→ **阅读短文**:
+ + + + +

催化刺五加皂苷生物合成的法尼基焦磷酸合酶、鲨烯合酶和鲨烯环氧酶基因具有单核苷酸多态性和基因家族现象，但单纯的DNA序列变异无法全面揭示刺五加皂苷含量差异的分子机制。生物体中广泛存在DNA甲基化现象，其中启动子和编码区的甲基化对基因的表达调控等具有重要的作用。本项目拟在克隆和分析3个关键酶基因启动子和编码区的基础上，通过重亚硫酸盐测序法找到其中存在的DNA甲基化位点。进而利用不改变刺五加基因型，但可改变宿主DNA甲基化程度的内生青霉P116-1a诱导相同基因型刺五加形成不同程度的DNA甲基化。从而避免有性繁殖刺五加遗传背景复杂、无性繁殖刺五加DNA甲基化相同的弊端。结合各种甲基化状态下关键酶基因表达量及皂苷含量的测定结果，筛选出与皂苷含量密切相关的DNA甲基化位点，并将关键甲基化位点在野生刺五加中进行验证，从而基于关键酶基因启动子和编码区DNA甲基化解析刺五加皂苷含量差异形成的分子机制。

+ + + + +

→ **资料**:
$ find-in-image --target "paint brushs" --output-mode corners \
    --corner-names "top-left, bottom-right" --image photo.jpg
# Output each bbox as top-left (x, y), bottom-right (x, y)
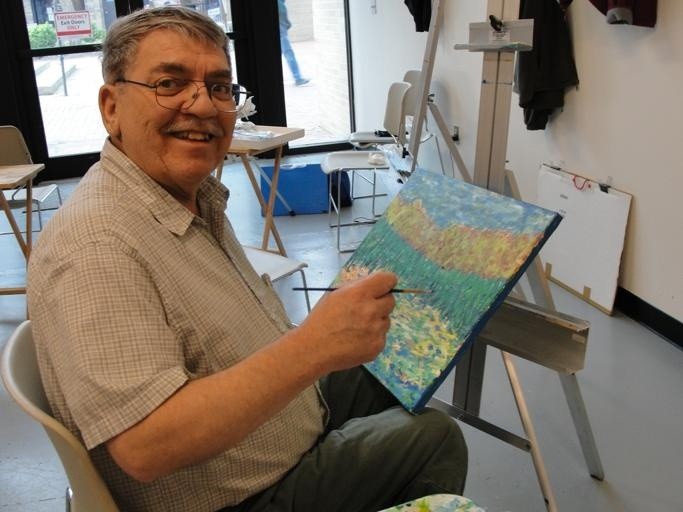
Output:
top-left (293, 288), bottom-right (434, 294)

+ + + + +

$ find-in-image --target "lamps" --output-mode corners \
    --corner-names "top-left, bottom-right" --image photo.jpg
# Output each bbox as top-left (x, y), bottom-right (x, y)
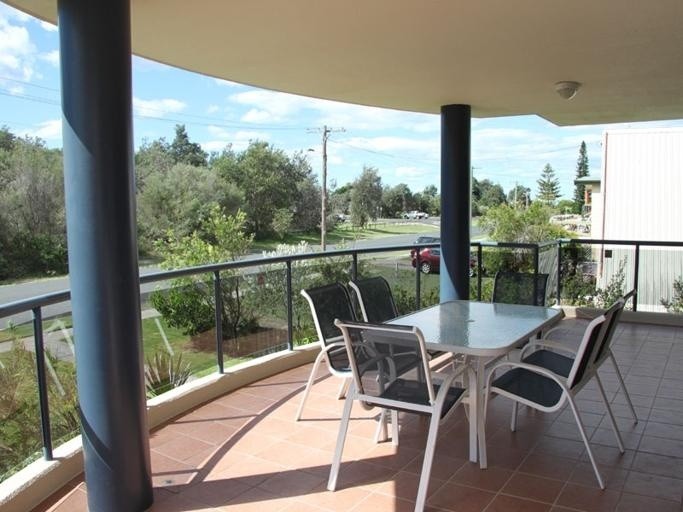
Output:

+ + + + +

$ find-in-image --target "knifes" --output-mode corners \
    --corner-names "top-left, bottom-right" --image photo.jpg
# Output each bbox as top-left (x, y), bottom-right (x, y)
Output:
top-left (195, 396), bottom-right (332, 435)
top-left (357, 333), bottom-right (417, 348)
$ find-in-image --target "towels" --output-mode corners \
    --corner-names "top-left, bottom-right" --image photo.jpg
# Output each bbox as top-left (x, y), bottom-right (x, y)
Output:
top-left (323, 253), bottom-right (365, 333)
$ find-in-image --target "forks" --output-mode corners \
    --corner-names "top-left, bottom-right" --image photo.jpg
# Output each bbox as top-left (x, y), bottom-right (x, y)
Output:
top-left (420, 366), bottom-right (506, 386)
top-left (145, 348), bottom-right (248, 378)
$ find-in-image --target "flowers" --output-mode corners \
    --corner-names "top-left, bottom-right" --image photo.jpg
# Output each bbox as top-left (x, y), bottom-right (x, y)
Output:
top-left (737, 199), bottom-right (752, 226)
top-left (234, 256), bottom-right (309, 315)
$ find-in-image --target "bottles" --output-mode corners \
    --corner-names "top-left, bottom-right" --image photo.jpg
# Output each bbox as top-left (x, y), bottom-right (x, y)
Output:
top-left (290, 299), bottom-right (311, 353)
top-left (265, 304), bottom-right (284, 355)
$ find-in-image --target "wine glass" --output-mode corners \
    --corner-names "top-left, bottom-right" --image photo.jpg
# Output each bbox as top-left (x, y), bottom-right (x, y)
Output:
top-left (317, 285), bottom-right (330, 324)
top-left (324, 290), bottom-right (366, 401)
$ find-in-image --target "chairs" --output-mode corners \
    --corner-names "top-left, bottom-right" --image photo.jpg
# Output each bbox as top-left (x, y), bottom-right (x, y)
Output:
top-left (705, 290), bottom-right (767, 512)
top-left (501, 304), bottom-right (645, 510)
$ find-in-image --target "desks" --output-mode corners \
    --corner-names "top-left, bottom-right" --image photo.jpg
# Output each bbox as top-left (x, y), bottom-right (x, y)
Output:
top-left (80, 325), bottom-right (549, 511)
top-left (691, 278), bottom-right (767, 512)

+ + + + +

→ **任务目标**: 从关于刺五加皂苷的短文中摘录原文，从含有“催化刺五加皂苷生物合成的法尼”的地方开始，到“皂苷含量差异形成的分子机制。”为止。 这些条目与短文内容无关。

→ **回答**:
催化刺五加皂苷生物合成的法尼基焦磷酸合酶、鲨烯合酶和鲨烯环氧酶基因具有单核苷酸多态性和基因家族现象，但单纯的DNA序列变异无法全面揭示刺五加皂苷含量差异的分子机制。生物体中广泛存在DNA甲基化现象，其中启动子和编码区的甲基化对基因的表达调控等具有重要的作用。本项目拟在克隆和分析3个关键酶基因启动子和编码区的基础上，通过重亚硫酸盐测序法找到其中存在的DNA甲基化位点。进而利用不改变刺五加基因型，但可改变宿主DNA甲基化程度的内生青霉P116-1a诱导相同基因型刺五加形成不同程度的DNA甲基化。从而避免有性繁殖刺五加遗传背景复杂、无性繁殖刺五加DNA甲基化相同的弊端。结合各种甲基化状态下关键酶基因表达量及皂苷含量的测定结果，筛选出与皂苷含量密切相关的DNA甲基化位点，并将关键甲基化位点在野生刺五加中进行验证，从而基于关键酶基因启动子和编码区DNA甲基化解析刺五加皂苷含量差异形成的分子机制。